Which is the whole point.
Amen! Can I get a hallelujah?
Seriously, that is exactly why I do what I do with my blog- veer "off topic" all the time. It is my belief, as you have stated, that if you create a value to the consumer/ community, then they will see you as a trusted resource and they will come back to you. In my own example- I know there are people who read my blog or listen to my podcast who do not intend to buy one of my products right now, but because they see me as a reliable "voice", they might consider my products later... and they wouldn't have otherwise.
We currently get 100% of our clients through our blog.
Providing value is #1.
Mack, great job of bringing value creation into focus. Posts like this keep me and my colleagues at Dell coming back to your blog time and again.

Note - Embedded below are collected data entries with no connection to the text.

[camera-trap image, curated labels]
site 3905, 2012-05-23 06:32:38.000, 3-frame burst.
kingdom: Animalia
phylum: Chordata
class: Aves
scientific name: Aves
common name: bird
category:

Tim you're exactly right. If anyone that knows you has even a mild interest in getting a cycle, they are going to come to you for advice. I saw Valeria do it the other night on Twitter.
Great news Shama! Thanks John, I have to stay on my toes if Austin is watching me ;)
You mentioned that "The Cleanest Line" is one of the best blogs out there...how so?
I'm not challenging you or disagreeing with you. I'm sure you're right. But I'm wondering what metrics are measuring success. And how we, in the social media arena, can point to great blogs that are actual success stories vs. great blogs that are done correctly, but for some reason don't catch on.
It's not so much about metrics with The Cleanest Line, but it's that Patagonia does an excellent job of delivering relevant content and a relevant experience to its customers with its blog. Patagonia's customers are FAR more likely to be concerned about the environment, and I'm sure many would label themselves as 'environmental activists'. The Cleanest Line's content caters to these people.
Check it out if you haven't, and as you are, look at the blog through the eyes of a Patagonia customer.
It looks great - and it's an absolute find. And a great case study. Just looking it over made me feel part of something because they talk to me directly.
The thing that always concerns me is the tendency for many traditional marketers to see blogs as big promo vehicles as opposed to relationship building vehicles. In terms of promo they should have some elements, but it needs to be understated.
The dilemma I often have in convincing that tunnel-visioned traditional guy to put aside their presumptions and open up an give a little. Didn't know if Patagonia's blog had a specific success story behind it.
"The thing that always concerns me is the tendency for many traditional marketers to see blogs as big promo vehicles as opposed to relationship building vehicles. In terms of promo they should have some elements, but it needs to be understated."
Bingo and Amen. What many companies don't understand is, people don't read blogs to be sold to. They read blogs to get information and content that's valuable to them.
Reposting the Sunday Circular won't cut it.